====== Data section ======

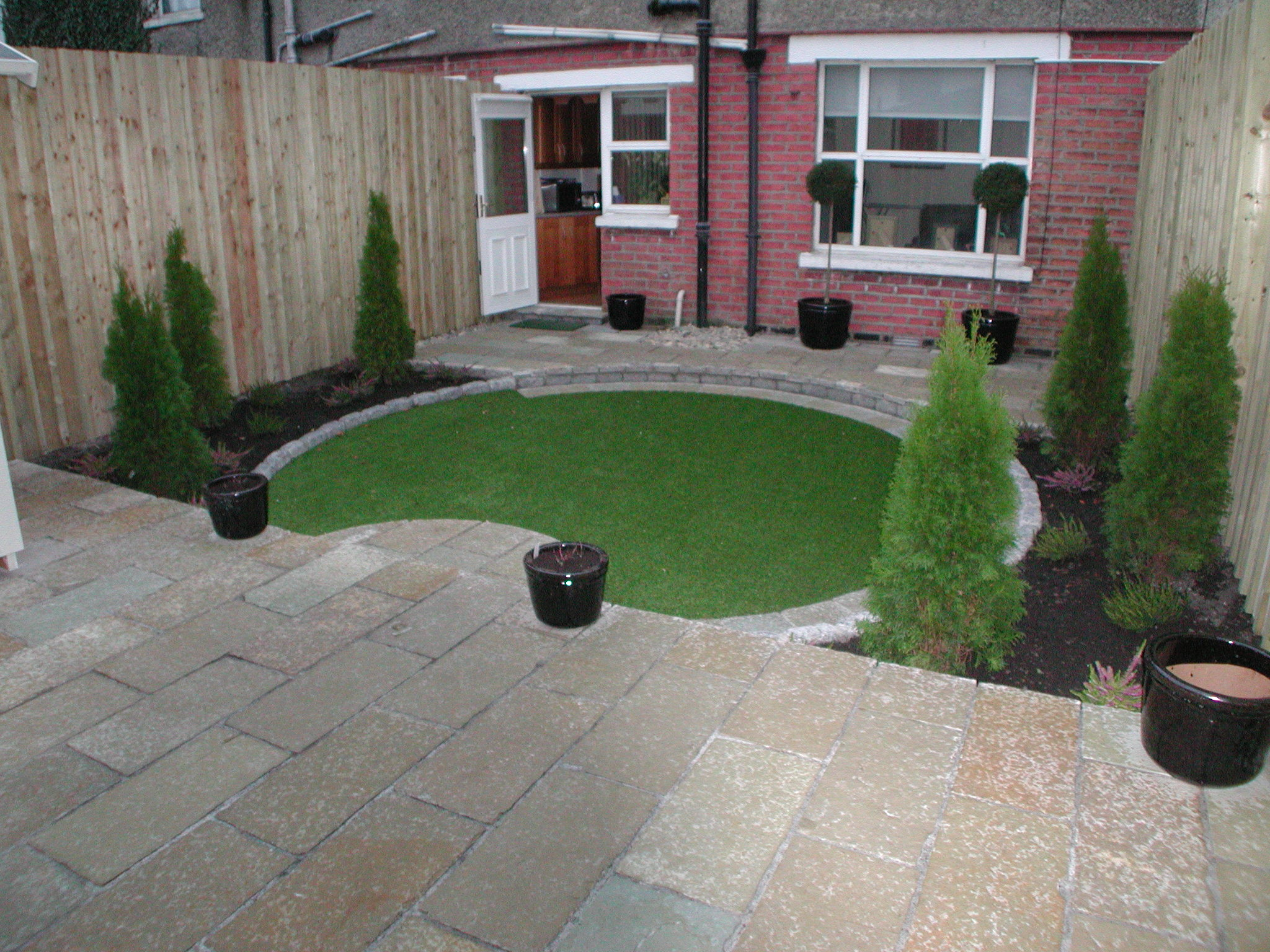 Landscaping Contract and Garden Design for Clonliffe Gardens, Dublin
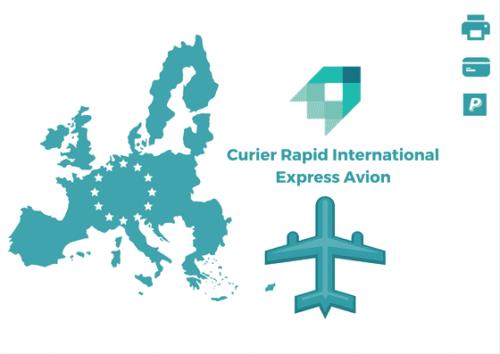 Curier Rapid Irlanda Express Avion
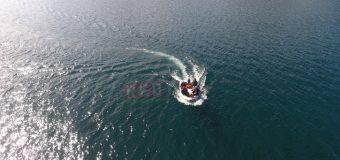 Continúa ardua búsqueda de pescador en Lago Pellaifa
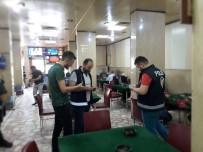 OKUL SERVİSİ - Mardin'de Bin 137 Kişi Sorgulandı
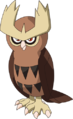164Noctowl OS anime.png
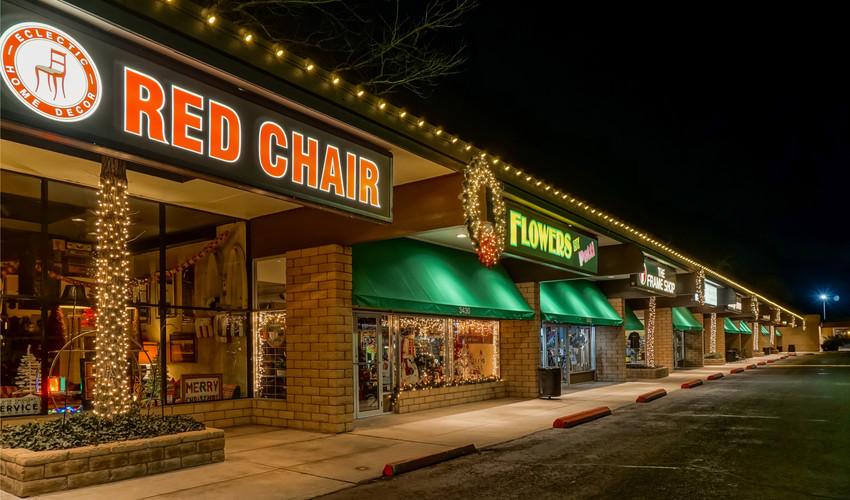 reno_shopping_christmas.jpg
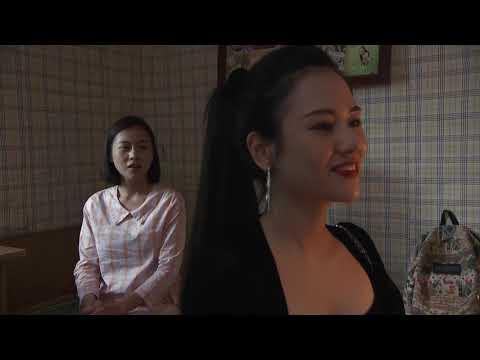 Những hình ảnh đặc sắc phim Cô gái nhà người ta tập 23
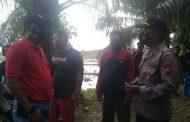 Polisi Lakukan Identifikasi Penemuan Mayat di Sungai Air Hitam Benteng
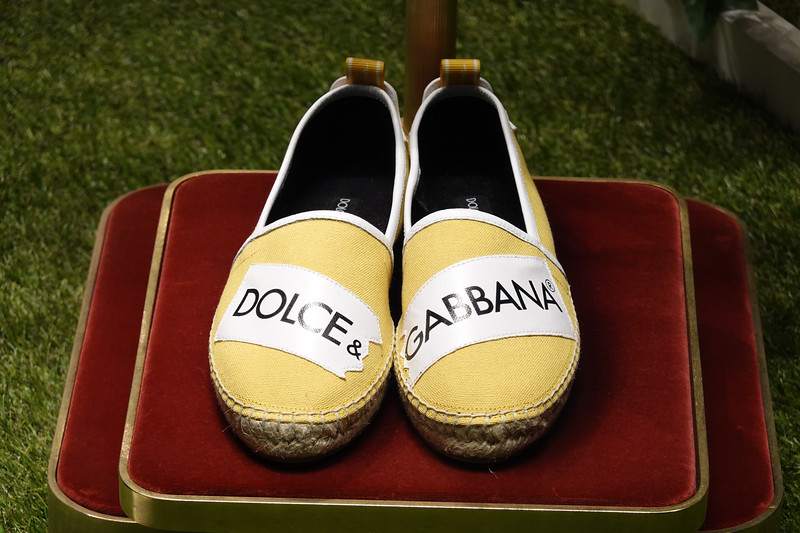 Slippers from Dolce & Gabbana
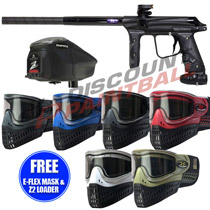 Empire Vanquish Paintball Gun w/ 1.5 Upgrade Tuxedo Black with FREE E-Flex Mask and Z2 Loader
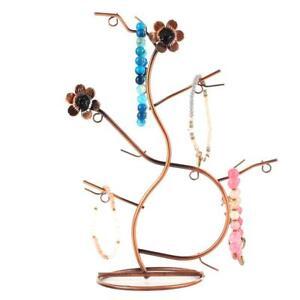 New Jewelry Storage Rack Bracelets Necklaces Bracelets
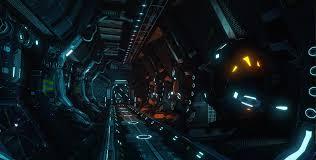 sci fi light texture. Boiler_lighting2.jpg Sci Fi Light Texture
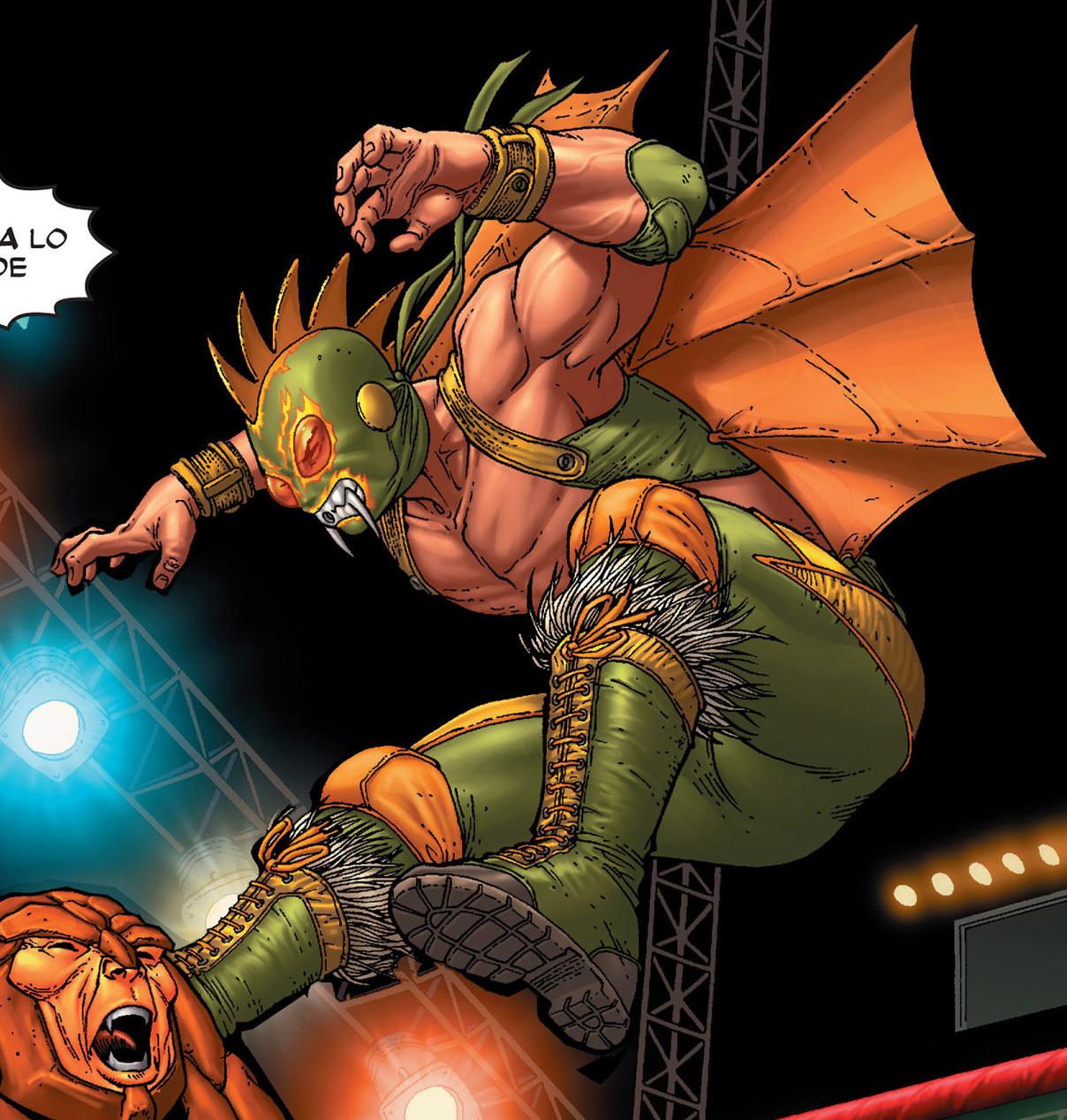 El Chupacabra (Earth-616)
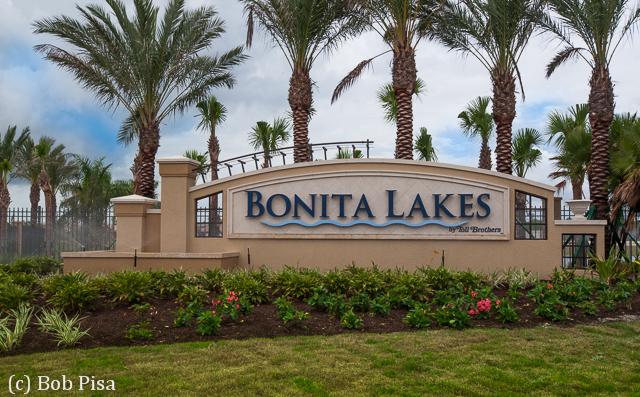 Bonita Lakes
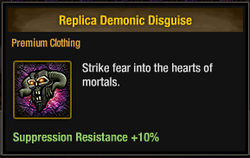 Tlsdz replica demonic disguise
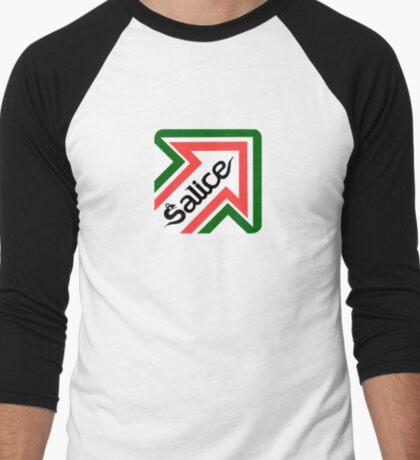 Salice shirt Men's Baseball ¾ T-Shirt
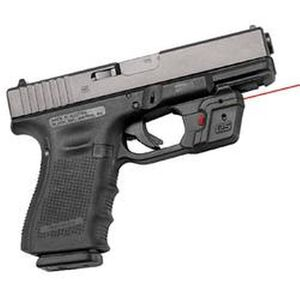 Crimson Trace Defender Series Accu-Guard For GLOCK Fullsize and Compact Red Laser 2x 357 Silver Oxide Battery Polymer Body DS-121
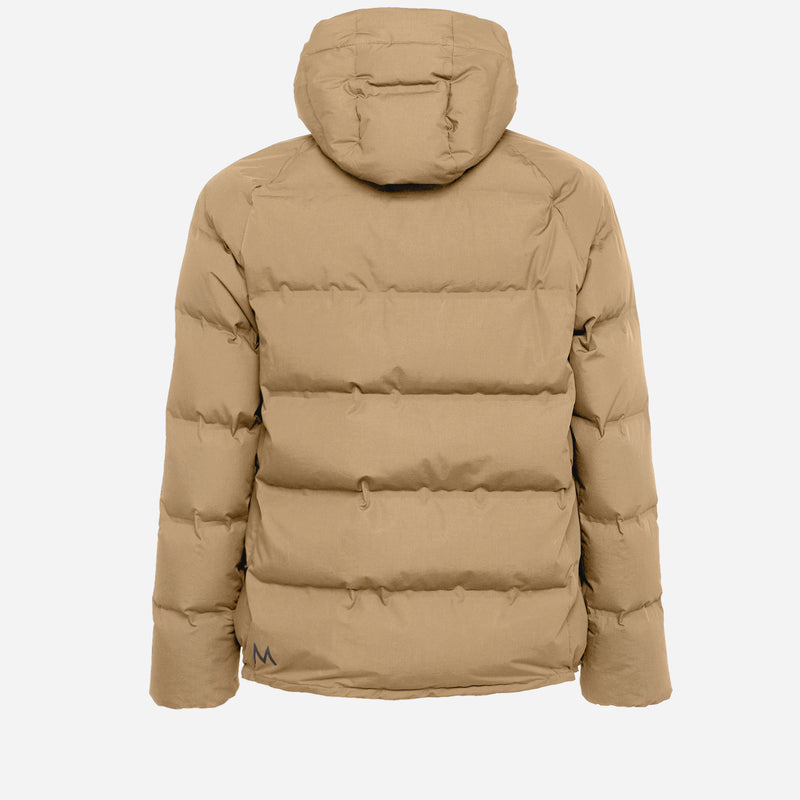 Cotton+ Defense Down Jacket / Light Sand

======

▶ Try it
What is needed is an exact copy of the lines from the one with "Tlsdz replica demonic disguise" through the end of the data above, both included, minus any pictures.

▶ Result of this exercise
 Tlsdz replica demonic disguise
 Salice shirt Men's Baseball ¾ T-Shirt
 Crimson Trace Defender Series Accu-Guard For GLOCK Fullsize and Compact Red Laser 2x 357 Silver Oxide Battery Polymer Body DS-121
 Cotton+ Defense Down Jacket / Light Sand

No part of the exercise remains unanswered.